Alir3z4 / html2text

Convert HTML to Markdown-formatted text.
alir3z4.github.io/html2text/
GNU General Public License v3.0
1.84k stars 277 forks source link

unexpanded < > & #109

Closed stefanor closed 7 years ago

stefanor commented 8 years ago

From: https://bugs.debian.org/791470

Version: 2015.6.21-1 (and current master):

$ echo '<body>&lt;&gt;&amp;</body>' | html2markdown
&lt;&gt;&amp;

It worked correctly in 2014.9.25-1:

$ echo '<body>&lt;&gt;&amp;</body>' | html2markdown
<>&
stefanor commented 8 years ago

Bisect blames 446a8eb0733835fa2b2e61b8e311a02f9325cf00 (that is #57)

jwilk commented 8 years ago

Relevant part of Markdown documentation: https://daringfireball.net/projects/markdown/syntax#autoescape While leaving the entities unexpanded is technically OK, it makes the output unnecessarily illegible for human readers.

theSage21 commented 8 years ago

@jwilk any reasons I should avoid closing this issue?

tahajahangir commented 8 years ago

@jwilk The relevant part of of markdown-spec is about converting markdown to html, not about converting html to markdown.

If one is writing markdown only for converting it to html (and not presenting directly to humans), it's ok for him to use entities. But for a html2text library it's unacceptable.

We use this library to convert html part of emails to text part. With newer versions of html2text, the input: From: "My Name"<span>&lt;name@mail.com&gt;</span> generates output From: "My Name"&lt;name@mail.com&gt; but it should generate From: "My Name"<name@mail.com>

@theSage21 Please reopen the issue (to discuss and revert #57)

theSage21 commented 8 years ago

I am going to be on a flaky Internet connection for about a month. I'll try to fix this as soon as possible.

theSage21 commented 8 years ago

I find this convincing. https://github.com/aaronsw/html2text/pull/59
How about a -human flag like the du command? That would make sense.

tahajahangir commented 8 years ago

I suggest it to be --html-escape flag, although escaping can be done by user himself after converting html to text.
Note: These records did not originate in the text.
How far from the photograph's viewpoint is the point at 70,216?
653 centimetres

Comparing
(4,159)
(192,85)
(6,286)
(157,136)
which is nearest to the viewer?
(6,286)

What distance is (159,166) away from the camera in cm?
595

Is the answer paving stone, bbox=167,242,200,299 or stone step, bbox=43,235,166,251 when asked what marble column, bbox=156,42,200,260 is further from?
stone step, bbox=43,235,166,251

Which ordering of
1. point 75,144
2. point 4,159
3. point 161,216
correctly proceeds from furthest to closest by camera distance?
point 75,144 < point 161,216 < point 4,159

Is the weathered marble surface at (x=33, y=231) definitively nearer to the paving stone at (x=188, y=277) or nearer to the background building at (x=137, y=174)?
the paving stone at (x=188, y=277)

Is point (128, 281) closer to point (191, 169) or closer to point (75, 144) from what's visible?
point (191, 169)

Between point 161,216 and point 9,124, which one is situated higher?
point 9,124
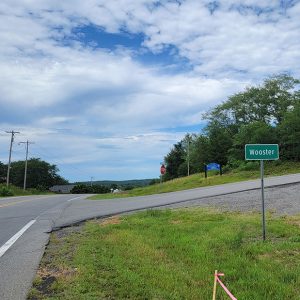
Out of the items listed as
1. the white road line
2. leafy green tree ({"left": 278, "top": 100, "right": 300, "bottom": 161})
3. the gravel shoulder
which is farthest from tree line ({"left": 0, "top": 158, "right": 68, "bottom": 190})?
the white road line

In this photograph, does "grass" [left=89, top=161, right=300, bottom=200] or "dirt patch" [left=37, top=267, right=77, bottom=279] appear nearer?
"dirt patch" [left=37, top=267, right=77, bottom=279]

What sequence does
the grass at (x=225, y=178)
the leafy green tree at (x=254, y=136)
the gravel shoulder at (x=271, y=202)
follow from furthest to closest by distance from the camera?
1. the leafy green tree at (x=254, y=136)
2. the grass at (x=225, y=178)
3. the gravel shoulder at (x=271, y=202)

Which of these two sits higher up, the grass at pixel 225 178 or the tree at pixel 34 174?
the tree at pixel 34 174

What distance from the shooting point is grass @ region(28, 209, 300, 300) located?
5.97 m

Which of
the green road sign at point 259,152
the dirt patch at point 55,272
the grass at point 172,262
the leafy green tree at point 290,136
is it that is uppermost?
the leafy green tree at point 290,136

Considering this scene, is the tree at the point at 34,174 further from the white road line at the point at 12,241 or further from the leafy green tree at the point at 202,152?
the white road line at the point at 12,241

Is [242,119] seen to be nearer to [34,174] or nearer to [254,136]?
[254,136]

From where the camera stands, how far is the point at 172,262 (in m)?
7.70

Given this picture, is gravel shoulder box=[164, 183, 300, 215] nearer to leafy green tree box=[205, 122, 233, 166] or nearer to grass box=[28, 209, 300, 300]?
grass box=[28, 209, 300, 300]

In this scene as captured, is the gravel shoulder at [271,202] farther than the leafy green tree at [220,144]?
No


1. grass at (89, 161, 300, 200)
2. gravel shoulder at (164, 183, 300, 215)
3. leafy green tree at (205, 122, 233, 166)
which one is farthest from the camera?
leafy green tree at (205, 122, 233, 166)

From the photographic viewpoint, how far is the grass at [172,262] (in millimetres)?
5969

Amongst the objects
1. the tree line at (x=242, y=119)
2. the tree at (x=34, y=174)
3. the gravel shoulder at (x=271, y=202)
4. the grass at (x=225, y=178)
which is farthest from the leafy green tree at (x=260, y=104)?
the tree at (x=34, y=174)

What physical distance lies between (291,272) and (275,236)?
140 inches
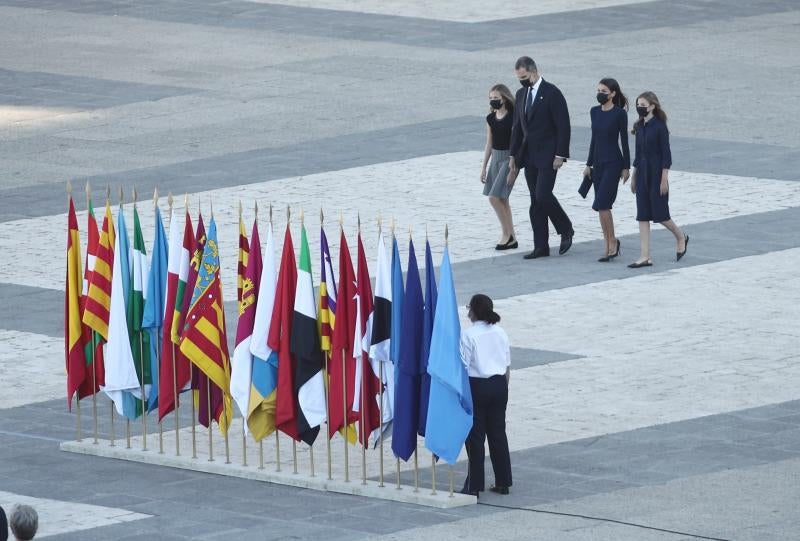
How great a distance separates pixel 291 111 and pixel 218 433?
13.8 metres

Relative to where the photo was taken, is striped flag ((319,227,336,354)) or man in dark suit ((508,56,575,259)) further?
man in dark suit ((508,56,575,259))

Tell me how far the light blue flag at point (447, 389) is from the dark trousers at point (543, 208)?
6978mm

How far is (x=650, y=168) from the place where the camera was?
18750 mm

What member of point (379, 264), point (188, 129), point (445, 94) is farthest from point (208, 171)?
point (379, 264)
bjones1 commented 7 years ago

The patch @gabalese made fixes this issue for me -- would you consider applying it?

theSage21 commented 7 years ago

Seems good. @Alir3z4 you agree?

Alir3z4 commented 7 years ago

@theSage21 It makes sense to me too.

bjones1 commented 7 years ago

Pinging -- would you like me to submit a pull request containing @gabalese's fix? Or would you prefer to apply it yourself?
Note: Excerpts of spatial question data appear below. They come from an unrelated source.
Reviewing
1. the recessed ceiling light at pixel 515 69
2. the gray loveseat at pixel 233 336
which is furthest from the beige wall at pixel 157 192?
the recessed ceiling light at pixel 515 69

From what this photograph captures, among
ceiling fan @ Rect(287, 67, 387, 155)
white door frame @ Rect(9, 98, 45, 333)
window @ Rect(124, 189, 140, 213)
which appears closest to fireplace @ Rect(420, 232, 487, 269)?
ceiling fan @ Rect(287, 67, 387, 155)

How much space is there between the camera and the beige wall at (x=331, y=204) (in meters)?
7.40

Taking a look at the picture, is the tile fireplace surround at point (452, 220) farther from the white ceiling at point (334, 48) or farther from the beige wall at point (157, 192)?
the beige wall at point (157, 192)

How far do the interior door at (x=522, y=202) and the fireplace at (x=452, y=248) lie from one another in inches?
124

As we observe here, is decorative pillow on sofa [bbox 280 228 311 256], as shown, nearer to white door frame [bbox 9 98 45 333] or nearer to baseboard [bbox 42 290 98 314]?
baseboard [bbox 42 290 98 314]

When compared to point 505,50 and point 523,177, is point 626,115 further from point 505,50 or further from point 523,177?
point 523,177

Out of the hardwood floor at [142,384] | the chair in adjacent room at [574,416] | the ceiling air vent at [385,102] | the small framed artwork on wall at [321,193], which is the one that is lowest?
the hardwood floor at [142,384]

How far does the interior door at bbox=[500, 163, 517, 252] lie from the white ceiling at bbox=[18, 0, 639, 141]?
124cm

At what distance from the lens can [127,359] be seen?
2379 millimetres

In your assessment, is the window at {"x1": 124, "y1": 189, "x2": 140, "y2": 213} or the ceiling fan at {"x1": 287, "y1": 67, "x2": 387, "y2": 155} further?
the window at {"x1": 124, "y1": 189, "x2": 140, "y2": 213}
Alir3z4 commented 7 years ago

@bjones1 Please feel free to send the patch, I'll make sure to get reviewed quick and released as soon as possible.

ciprianmiclaus commented 7 years ago

I will pick this up and send a patch.

Alir3z4 commented 7 years ago

Awesome

On Fri, Jun 16, 2017 at 12:35 AM, Ciprian Miclaus notifications@github.com wrote:

I will pick this up and send a patch.

— You are receiving this because you were mentioned. Reply to this email directly, view it on GitHub https://github.com/Alir3z4/html2text/issues/109#issuecomment-308858383, or mute the thread https://github.com/notifications/unsubscribe-auth/AAkFCfWIzOcYW3sn9lTgrMR0IsgD-Dhmks5sEZV-gaJpZM4HEhPr .

bjones1 commented 7 years ago

@ciprianmiclaus, thanks. I got bogged down in other areas. This fix will help me on my projects.